Key dimensions and features highlighted in the diagram include:
- The bar has an overall length, which includes specific sections of 3.5 inches and 2.5 inches.
- There is a reduction area in the bar with dimensions involving a radius of 0.4 inches at a specific spot.
- A circular hole with a diameter of 0.5 inches is present in the section labeled 3.5 inches.

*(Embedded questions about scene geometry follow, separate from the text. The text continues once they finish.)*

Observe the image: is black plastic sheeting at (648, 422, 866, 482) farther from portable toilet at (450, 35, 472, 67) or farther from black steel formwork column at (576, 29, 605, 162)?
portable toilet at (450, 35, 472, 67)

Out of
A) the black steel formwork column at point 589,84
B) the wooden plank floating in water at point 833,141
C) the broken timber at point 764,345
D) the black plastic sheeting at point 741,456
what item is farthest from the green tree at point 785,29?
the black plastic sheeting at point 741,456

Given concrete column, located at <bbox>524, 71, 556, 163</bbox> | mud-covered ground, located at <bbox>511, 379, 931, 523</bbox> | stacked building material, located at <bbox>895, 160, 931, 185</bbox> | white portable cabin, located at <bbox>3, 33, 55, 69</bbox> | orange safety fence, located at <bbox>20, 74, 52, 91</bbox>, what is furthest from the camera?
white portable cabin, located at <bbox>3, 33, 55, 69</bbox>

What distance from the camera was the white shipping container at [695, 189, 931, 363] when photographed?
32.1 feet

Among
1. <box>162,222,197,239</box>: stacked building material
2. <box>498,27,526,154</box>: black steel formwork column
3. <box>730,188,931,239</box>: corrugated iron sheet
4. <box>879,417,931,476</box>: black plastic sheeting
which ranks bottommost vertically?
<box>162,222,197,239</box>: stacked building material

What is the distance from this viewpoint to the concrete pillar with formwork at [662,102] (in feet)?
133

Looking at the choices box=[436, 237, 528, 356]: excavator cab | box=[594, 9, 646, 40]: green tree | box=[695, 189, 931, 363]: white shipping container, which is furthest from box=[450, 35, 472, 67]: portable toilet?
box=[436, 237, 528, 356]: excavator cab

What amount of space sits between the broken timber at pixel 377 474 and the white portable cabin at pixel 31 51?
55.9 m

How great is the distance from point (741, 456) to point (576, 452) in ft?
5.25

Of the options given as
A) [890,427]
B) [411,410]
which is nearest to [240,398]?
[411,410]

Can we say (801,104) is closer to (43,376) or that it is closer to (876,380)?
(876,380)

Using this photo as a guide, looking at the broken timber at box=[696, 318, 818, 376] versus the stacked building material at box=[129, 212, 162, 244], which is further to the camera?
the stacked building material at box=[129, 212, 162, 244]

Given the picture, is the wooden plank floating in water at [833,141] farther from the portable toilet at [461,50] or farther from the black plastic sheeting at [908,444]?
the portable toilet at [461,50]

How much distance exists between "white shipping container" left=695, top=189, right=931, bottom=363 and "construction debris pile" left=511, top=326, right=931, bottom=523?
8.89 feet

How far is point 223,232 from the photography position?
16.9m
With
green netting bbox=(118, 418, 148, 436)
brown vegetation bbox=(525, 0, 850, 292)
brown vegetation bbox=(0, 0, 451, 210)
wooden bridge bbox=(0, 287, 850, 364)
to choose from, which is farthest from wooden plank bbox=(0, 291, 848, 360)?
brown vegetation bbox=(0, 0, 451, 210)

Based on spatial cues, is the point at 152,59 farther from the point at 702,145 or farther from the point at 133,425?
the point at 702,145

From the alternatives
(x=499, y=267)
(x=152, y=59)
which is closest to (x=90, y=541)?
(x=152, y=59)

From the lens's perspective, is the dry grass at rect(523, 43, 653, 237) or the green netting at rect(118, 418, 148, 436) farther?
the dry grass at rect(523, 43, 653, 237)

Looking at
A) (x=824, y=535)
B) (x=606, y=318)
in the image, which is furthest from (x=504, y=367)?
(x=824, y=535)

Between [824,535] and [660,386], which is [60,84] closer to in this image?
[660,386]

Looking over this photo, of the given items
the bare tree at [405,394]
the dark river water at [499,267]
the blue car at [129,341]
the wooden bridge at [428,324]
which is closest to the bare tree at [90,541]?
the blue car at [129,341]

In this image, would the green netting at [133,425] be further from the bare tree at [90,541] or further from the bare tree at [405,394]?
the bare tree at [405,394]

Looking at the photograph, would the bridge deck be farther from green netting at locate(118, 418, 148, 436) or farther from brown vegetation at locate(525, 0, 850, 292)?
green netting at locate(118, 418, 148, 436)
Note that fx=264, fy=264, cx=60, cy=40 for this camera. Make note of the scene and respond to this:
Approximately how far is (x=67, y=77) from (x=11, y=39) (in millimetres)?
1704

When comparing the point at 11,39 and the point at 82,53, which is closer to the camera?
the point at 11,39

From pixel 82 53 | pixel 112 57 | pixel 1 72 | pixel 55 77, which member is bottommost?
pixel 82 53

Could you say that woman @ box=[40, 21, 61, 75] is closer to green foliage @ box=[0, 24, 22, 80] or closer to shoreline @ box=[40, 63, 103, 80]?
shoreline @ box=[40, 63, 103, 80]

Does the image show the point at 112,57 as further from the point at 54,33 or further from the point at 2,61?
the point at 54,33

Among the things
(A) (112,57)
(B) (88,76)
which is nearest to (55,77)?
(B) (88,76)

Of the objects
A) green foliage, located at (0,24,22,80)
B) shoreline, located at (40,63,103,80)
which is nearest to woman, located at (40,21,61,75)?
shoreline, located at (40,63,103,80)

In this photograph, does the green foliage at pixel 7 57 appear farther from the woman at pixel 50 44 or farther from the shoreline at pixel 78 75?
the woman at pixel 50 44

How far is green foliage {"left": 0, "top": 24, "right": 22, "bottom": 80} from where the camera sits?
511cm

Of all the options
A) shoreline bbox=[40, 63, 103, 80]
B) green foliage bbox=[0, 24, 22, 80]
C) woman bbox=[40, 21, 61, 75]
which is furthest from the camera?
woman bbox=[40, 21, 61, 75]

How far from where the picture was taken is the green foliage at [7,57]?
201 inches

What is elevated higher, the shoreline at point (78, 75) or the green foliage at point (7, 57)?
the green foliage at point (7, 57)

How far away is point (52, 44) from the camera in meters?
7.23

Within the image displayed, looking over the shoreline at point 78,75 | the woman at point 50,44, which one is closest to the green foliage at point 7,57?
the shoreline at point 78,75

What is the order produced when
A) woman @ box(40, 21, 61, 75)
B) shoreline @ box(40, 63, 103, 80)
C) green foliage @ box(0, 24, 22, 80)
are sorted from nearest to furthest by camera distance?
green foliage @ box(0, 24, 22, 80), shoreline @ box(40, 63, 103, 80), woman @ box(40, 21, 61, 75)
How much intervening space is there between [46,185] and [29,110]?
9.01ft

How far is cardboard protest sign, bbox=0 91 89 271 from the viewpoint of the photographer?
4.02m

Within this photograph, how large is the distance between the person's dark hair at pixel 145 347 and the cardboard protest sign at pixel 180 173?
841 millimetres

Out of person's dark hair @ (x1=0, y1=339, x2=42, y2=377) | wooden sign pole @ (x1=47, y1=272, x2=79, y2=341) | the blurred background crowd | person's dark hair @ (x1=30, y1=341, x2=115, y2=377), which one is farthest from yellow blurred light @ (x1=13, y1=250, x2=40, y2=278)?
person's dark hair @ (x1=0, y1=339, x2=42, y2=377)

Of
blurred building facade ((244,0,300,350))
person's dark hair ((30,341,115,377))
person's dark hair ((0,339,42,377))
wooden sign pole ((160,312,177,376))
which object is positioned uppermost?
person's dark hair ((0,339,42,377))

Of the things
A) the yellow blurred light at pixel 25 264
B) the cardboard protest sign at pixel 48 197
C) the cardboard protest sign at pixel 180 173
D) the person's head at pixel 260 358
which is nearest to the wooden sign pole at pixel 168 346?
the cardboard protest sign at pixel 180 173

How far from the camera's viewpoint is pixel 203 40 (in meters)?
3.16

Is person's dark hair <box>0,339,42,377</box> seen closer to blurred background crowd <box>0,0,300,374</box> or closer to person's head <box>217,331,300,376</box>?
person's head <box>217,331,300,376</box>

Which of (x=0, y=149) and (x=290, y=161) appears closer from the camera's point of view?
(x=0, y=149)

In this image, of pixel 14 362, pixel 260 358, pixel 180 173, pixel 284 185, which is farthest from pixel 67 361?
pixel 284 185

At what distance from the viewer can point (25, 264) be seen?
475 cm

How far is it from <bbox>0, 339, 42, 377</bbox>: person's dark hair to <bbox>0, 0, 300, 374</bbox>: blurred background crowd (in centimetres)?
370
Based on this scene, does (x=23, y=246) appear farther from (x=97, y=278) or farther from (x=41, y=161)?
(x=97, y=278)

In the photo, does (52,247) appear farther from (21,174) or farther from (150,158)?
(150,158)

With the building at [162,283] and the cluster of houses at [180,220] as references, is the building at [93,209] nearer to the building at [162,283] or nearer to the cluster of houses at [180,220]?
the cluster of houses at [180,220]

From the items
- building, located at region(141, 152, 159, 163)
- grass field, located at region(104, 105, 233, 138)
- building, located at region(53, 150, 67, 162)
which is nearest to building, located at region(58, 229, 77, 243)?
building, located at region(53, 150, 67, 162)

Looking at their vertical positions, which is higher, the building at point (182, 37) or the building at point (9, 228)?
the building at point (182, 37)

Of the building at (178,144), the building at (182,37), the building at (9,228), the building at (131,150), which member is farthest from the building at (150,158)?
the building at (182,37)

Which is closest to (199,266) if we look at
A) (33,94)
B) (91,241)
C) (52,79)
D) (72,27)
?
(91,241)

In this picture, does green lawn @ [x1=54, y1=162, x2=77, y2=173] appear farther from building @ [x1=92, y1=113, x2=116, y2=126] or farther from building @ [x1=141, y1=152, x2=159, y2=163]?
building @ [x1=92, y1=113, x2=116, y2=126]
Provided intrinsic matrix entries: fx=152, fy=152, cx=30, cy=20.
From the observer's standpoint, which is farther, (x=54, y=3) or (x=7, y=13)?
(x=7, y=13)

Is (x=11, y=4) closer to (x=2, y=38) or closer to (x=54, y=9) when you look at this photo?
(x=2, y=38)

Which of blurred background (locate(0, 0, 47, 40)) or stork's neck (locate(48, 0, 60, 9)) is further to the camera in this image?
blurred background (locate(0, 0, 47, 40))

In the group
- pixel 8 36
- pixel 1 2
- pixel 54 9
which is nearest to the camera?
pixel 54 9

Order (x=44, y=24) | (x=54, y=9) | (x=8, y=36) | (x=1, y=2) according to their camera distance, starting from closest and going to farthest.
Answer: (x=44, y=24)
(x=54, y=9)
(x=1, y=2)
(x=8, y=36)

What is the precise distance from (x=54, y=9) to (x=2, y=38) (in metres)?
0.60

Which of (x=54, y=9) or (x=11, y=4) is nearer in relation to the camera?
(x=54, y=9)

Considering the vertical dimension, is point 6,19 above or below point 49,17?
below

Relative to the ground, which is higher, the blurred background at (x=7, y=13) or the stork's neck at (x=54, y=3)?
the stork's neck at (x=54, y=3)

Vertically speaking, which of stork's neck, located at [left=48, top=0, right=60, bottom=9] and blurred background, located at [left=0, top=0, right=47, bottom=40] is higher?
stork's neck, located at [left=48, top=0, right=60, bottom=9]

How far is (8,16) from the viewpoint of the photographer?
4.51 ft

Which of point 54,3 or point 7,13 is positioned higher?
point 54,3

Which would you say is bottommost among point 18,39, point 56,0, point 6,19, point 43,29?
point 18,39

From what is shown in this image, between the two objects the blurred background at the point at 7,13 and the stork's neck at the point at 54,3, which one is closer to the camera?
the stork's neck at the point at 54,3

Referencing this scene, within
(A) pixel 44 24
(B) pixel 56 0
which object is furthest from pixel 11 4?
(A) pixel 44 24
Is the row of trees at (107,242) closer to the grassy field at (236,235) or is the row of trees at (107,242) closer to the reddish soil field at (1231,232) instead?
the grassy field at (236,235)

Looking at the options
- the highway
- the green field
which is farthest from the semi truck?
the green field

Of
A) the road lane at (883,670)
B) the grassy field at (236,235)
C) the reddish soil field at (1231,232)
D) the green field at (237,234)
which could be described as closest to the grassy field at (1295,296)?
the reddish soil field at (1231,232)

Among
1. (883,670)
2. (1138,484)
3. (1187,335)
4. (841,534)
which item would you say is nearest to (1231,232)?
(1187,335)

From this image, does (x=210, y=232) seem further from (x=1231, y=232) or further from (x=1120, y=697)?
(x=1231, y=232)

The geometry involves a middle section curving inward (with the specified radius), creating a region of decreased cross-sectional area where the load is concentrated.

#### Calculations:
To determine the maximum allowable load \( P \), follow these steps:
1. **Identify the Critical Cross-Sectional Area**:
   - The critical area is typically where the nominal stress will likely be the highest, often at the location where the bar has the smallest cross-section, which in this case is around the 0.5-inch diameter hole.
   
2. **Calculate the Cross-Sectional Area**:
   - **Width Before and After Hole**: Assume the bar has a consistent width 'w'.
   - **Net Cross-Sectional Area** (area after accounting for the hole): 
     \[
     A = w \times t - (\text{Area of the hole}) \ =\ w \times t - \left( \frac{\pi \times (d/2)^2}{4} \right)
     \]
     where \( w \) is the width of the bar, \( t \) is the thickness, and \( d \) is the diameter of the hole (0.5 inches).

3. **Allowable Stress**:
   - The normal stress \( \sigma \) is \( 76 \) ksi. Using the stress formula:
     \[
     \sigma = \frac{P}{A}
     \]
     where \( P \) is the load and \( A \) is the cross-sectional area.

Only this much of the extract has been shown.